We spent a bit of time exploring (and walking out on a log!) then halfway ran back down the mountain to make it to our car to head down to Vancouver. I don't remember how long the drive took, maybe a few hours, but it went quickly and like I said above, the excursion up north was absolutely worth it. When it was all said and done, that day and hike was one of the major highlights of the trip for me.
I had visited Vancouver just a couple weeks prior for work, but even so, driving into the city as the sun was starting to set was magical. Between that first trip and this one, Vancouver totally stole my heart- it's just such a special place and I wanted to cry as we began to enter the city again just from feeling so lucky and grateful to be there again.
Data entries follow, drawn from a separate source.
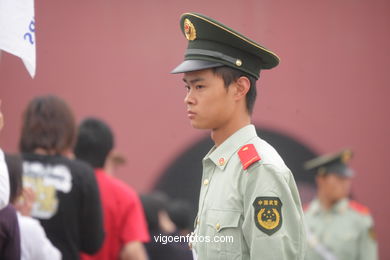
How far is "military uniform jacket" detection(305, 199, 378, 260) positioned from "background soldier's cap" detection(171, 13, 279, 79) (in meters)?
3.44

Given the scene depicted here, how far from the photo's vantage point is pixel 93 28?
268 inches

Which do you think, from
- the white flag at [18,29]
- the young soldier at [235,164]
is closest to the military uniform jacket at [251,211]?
the young soldier at [235,164]

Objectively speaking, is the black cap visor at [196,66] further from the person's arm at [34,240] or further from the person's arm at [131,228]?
the person's arm at [131,228]

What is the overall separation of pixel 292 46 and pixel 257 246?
478cm

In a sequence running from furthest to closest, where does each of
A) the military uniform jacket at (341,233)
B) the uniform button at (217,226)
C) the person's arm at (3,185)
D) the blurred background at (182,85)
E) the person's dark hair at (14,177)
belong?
the blurred background at (182,85), the military uniform jacket at (341,233), the person's dark hair at (14,177), the person's arm at (3,185), the uniform button at (217,226)

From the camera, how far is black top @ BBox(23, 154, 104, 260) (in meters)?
3.34

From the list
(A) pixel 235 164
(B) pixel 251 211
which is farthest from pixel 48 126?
(B) pixel 251 211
We checked into our Airbnb (get $20 off your first booking here), got settled, showered the long day away, and got ready to head out for the night. We met up with some friends and had the most delicious dinner at Cactus Club. I think it's a rule that all wine and food taste a hundred times better after lots of physical exertion. I think between the run and hike we totaled about 11 miles for the day so everything was extra delicious. Brenda and I got a few things off of the appetizer menu, then also split a big salad and the butter fish. It was all excellent. Afterward we visited a few bars in Yaletown, but still called it pretty early with the half looming over us. At that point I was having a tiny bit of race anxiety and feeling nervous- in my ideal world I would have gone to bed every night at 9pm in the week leading up to Seawheeze, but obviously that wasn't happening and I was starting to feel a tiny bit stressed. But I managed to quiet my brain and finally get some sleep, even with the excitement of Seawheeze Day 1 starting the next morning.
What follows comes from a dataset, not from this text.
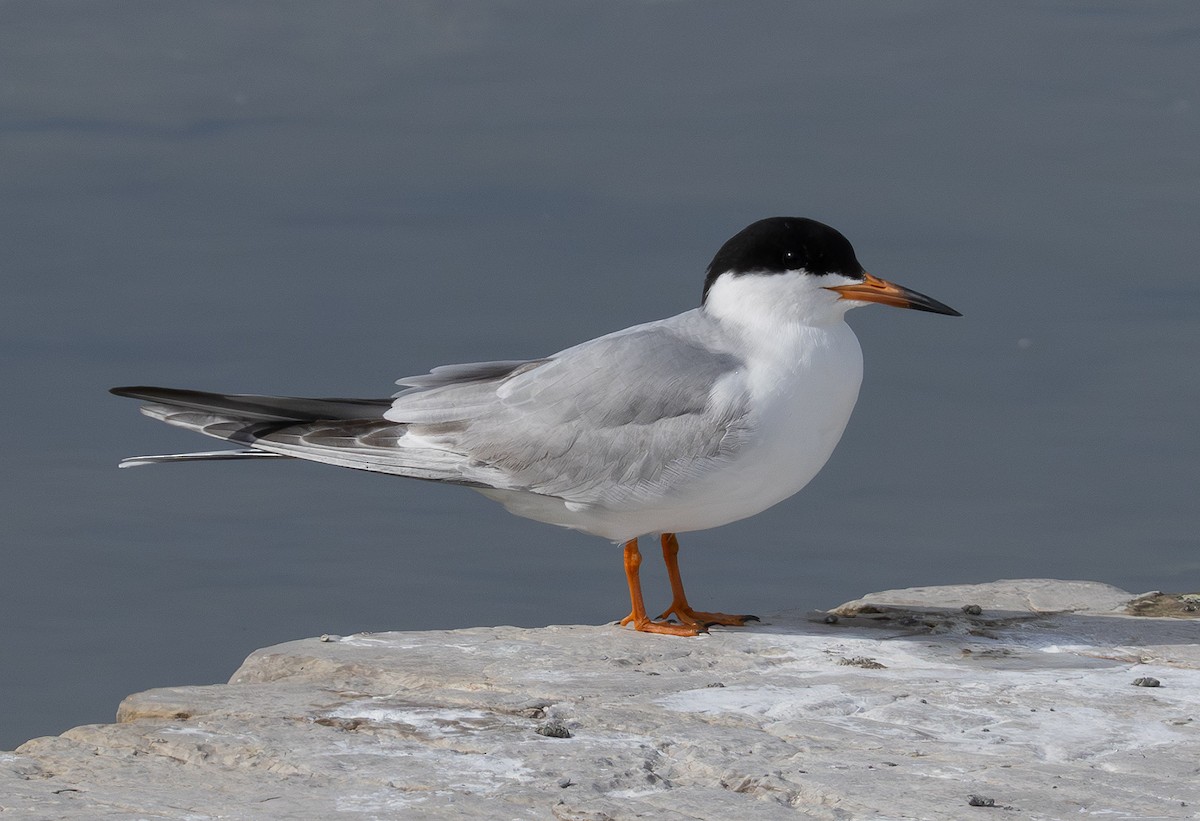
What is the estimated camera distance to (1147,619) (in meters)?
6.52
The next day (Friday) we woke up super early and headed down to get our race packets. Brenda and I initially wanted to wait in line to get into the Lululemon Runner Store but after waiting for a bit decided to skip out and go explore the city. We ended up randomly walking into The Elbow Room Cafe and unfortunately we did NOT read the rules beforehand. If you've been there before you'll know exactly what I'm talking about and our server eventually had to say "Ladies, have you been here before?!" with a wink on the side. We worked it out, got a delicious meal, and happily went on our way. ;)
The rest of the day went by so quickly, fueled by nerves. Although I knew I would do just fine the next morning my stomach was still in knots thinking about the race. When I used to run track and play soccer competitively I would feel the same way- and even though being nervous isn't always fun, I kind of liked it this time around because how often are we as adults able to really experience these types of emotions? Pretty neat. We capped the night off with yoga at the convention center and it was one of the best yoga experiences I've ever, ever had. Reno from Dharma Yoga Vancouver led hundreds of us in one big yoga/meditation practice, and it was incredibly powerful. Alana, Bren and I were all moved emotionally in one way or another. It's hard to find the words to describe it- but it was really, really awesome. So post-yoga we headed to bed around 10pm, prepared to wake up EARLY the next morning...and we attempted to get some rest.
When our alarms went off at 5am we all hopped out of bed- adrenaline was already pumping. I had a some Ezekial toast and almond butter with a banana on top, and the girls and I headed down to catch a cab to the Convention Center, where the race would start. When we arrived the energy was palpable- there was a huge warm up being led outside and there were athletes stretching in every corner of the place, inside and out. Time flew by and suddenly, Alana and I were lined up in our wave, Brennie up at hers. I thought I would run it in 2 hours 30 minutes, so that's the pace we chose (I'll talk more about this in tomorrow's post). Each wave before us went, and then we were up! The music was pumping, people were cheering...3, 2, 1, GO!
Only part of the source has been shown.